Privacy and confidentiality are key principles of farmer registries as they hold large amounts of sensitive personal data. The privacy and confidentiality of individuals' data must be protected in accordance with a country’s legal and ethical standards. Accessible feedback mechanisms must also be provided so registrants can report inaccuracies or errors in their information. Usually, these are provided via the corresponding agricultural or social protection program.

Integration and interoperability of a Farmer Registry#

Farmer registries are essential tools for improving planning and coordination between agricultural and social sectors. Farmer registries can be designed to be interoperable and integrated with other data sources supporting the agricultural sectors, such as satellite-derived land surveillance data, geographic information systems, land records, data on soil conditions and crop yields, weather data, and social data sources such as beneficiary registries, social registries, disability registries, national identity and CRVS systems.

Together these data sources can support policy-design, planning and eligibility determination for programs and services, coordinate with climate change adaptation, and identify early warning triggers for environmental disasters or climate-related shocks and stresses which affect large numbers of people.

Farmer Registry in the OpenSPP platform#

The open-source Farmer Registry software developed by OpenSPP offers comprehensive identification and registration functions with the following key features:

  1. Registration. Our Farmer Registry supports initial en masse registration and surveys. Our data collection system leverages CommCare and can handle various data types, including geospatial information. It can be customized to suit linguistic or cultural requirements, improving the cultural appropriateness, accessibility, and quality of data collected.

  2. Data management and standardization. The platform excels in managing and transforming varied information into standardized formats. This capability is crucial for seamless integration with management information systems (MIS) for various social programs, ensuring data consistency and reliability.

  3. Dynamic registration and updates. Our Farmer Registry can support ongoing registration and updates through continuous on-demand registration or periodic reassessments.

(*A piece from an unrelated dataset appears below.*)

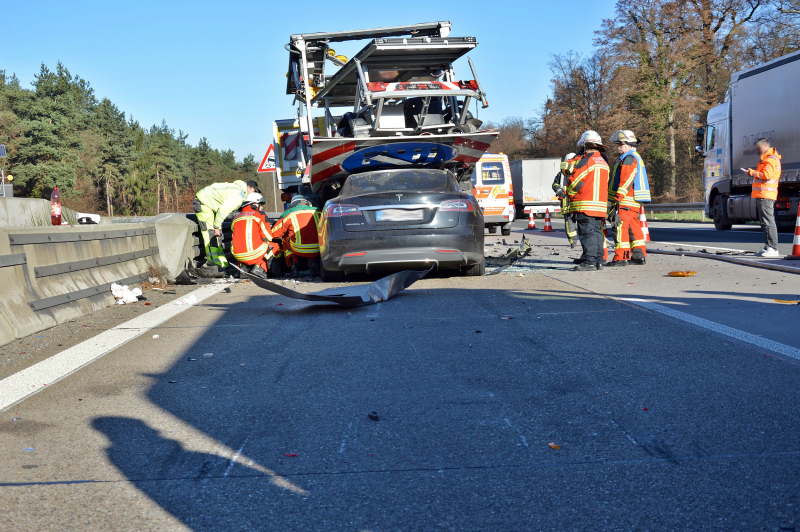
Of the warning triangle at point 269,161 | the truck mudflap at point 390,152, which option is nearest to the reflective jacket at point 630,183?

  4. Interoperability with other data sources. The OpenSPP platform is particularly strong in its interoperability capabilities. Our Farmer Registry can pull data from Geographic Information Systems, National Identity and CRVS systems, supporting efficient data management and verification.

  5. Advanced GIS Capabilities with GeoJSON API and QGIS Integration. Offering sophisticated mapping and spatial analysis tools, these features provide in-depth insights into land use, crop distribution, and more, facilitating detailed agricultural planning and decision-making.

  6. Privacy and security. The OpenSPP team rigorously upholds data privacy and security standards. Our products are designed to ensure that personal or sensitive data and transactions are protected.